The ACC recently announced a December 10th training session for in-house counsel on Value Based Fees for Litigation. The allotted 50 slots sold out in record time. The waiting list swelled past 100. Curious about the overwhelming response, the ACC queried registrants and learned that many legal departments are facing 2011 budget cuts in the 20 – 25% range. Now there’s a sobering statistic. Hence the holiday rush for corporate counsel and smart outside firms to figure out how to ferret out inefficiencies and develop fee structures that will meet tight budgets for all kinds of matters, including litigation.

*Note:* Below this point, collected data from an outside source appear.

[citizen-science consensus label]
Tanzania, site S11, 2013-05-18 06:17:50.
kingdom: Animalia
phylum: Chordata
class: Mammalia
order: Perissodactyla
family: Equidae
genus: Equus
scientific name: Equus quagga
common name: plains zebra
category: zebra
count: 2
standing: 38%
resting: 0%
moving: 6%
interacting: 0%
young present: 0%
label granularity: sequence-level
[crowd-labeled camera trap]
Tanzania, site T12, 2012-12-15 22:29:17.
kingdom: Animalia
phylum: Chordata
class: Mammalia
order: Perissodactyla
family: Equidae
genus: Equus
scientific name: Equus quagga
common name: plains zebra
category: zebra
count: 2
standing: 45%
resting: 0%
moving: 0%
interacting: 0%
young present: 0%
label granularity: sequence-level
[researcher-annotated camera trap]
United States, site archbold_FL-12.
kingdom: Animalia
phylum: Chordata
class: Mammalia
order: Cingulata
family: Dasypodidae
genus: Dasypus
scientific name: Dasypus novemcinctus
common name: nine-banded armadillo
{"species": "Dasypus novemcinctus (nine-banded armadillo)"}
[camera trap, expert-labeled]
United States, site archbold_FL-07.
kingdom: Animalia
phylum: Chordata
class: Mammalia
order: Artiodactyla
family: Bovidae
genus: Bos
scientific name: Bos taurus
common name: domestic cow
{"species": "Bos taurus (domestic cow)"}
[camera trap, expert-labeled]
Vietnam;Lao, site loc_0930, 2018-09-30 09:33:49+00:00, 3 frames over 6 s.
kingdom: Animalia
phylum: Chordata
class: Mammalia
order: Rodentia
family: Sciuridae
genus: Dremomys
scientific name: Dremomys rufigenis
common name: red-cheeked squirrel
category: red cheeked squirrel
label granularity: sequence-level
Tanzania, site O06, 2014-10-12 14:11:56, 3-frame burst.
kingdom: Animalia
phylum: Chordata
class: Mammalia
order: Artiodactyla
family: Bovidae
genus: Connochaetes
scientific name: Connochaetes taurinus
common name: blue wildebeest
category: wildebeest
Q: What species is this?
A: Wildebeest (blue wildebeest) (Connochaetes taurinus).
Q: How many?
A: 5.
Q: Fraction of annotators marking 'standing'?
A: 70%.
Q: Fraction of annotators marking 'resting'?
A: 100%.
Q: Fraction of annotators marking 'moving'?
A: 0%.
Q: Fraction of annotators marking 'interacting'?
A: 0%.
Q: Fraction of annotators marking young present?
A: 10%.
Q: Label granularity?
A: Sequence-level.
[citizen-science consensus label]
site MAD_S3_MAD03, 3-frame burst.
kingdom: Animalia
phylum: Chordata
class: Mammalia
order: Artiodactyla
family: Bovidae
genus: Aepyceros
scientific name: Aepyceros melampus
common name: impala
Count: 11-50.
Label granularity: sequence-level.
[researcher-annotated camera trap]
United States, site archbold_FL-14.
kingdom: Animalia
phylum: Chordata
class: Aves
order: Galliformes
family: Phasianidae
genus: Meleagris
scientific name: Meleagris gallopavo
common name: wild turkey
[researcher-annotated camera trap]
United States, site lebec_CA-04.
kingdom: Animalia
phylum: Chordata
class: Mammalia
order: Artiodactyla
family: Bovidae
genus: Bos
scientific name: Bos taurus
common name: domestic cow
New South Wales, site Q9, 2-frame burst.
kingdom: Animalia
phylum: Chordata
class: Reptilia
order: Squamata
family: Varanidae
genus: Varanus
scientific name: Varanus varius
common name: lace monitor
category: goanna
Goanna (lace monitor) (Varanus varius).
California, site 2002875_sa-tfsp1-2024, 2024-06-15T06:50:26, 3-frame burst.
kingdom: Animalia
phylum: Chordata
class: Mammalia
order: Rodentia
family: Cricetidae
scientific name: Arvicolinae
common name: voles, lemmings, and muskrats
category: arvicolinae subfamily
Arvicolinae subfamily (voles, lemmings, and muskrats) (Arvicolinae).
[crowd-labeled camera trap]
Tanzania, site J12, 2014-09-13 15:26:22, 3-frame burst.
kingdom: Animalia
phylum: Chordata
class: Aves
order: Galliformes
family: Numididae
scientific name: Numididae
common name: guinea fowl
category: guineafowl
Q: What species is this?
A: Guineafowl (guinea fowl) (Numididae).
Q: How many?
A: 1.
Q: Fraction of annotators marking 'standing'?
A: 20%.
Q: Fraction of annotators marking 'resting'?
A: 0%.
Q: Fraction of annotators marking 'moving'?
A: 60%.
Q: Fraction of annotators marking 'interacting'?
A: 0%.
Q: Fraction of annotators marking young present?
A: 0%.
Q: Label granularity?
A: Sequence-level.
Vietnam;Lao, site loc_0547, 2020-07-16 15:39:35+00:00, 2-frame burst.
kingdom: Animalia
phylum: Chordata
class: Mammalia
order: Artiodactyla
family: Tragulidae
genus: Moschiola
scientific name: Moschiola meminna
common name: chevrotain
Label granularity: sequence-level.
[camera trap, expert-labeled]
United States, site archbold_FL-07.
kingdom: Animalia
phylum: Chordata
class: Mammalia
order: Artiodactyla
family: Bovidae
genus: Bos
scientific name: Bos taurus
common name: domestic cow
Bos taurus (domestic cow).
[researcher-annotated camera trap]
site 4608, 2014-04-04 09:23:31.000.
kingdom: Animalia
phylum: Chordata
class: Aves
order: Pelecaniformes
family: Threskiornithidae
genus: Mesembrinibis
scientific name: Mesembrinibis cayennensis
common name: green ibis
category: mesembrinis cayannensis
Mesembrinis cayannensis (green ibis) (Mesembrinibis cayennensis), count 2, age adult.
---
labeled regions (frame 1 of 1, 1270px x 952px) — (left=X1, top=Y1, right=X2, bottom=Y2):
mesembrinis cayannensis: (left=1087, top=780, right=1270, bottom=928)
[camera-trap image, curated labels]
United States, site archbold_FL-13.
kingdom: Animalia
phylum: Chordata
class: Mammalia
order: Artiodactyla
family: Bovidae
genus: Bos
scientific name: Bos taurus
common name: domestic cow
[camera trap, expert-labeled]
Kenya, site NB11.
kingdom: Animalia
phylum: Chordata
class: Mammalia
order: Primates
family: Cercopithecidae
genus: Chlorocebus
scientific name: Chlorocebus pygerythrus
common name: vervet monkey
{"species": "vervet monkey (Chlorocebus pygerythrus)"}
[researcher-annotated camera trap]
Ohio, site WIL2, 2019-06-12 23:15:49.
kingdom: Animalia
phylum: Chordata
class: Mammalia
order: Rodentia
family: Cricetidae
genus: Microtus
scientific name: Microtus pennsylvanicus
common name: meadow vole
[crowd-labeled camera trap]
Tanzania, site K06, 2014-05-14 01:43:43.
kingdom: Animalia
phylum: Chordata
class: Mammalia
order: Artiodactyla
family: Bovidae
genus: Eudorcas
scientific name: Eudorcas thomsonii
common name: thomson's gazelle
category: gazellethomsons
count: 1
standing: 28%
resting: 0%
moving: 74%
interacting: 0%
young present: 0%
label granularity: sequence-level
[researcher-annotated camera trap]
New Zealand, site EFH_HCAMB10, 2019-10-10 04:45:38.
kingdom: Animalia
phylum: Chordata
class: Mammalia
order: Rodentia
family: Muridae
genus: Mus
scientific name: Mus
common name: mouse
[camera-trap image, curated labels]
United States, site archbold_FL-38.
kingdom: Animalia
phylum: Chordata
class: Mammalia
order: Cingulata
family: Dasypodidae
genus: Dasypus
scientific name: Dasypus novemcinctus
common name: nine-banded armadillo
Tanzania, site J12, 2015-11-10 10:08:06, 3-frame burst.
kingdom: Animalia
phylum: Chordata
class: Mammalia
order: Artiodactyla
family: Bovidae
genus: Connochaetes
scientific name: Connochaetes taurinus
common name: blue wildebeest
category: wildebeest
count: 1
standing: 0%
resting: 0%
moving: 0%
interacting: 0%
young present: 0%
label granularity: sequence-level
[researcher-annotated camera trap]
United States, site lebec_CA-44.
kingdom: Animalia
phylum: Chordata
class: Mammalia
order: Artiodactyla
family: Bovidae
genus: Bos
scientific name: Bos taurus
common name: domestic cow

Chuck Darwin is widely misunderstood. “Survival of the fittest” does not describe a triumph of the biggest, strongest beast. Darwin stated that “fit” refers instead to the organism that is best able to adapt to changing conditions. He demonstrated that the animal that adapts best survives best.
Darwin could have been describing law firms in 2011. In a time of enormous upheaval in the legal marketplace, firms that can respond best and fastest will move to the head of the food chain. Those that cling to the “way we were” certainly won’t disappear overnight, but they’re likely to be surprised at the growth in their list of former clients.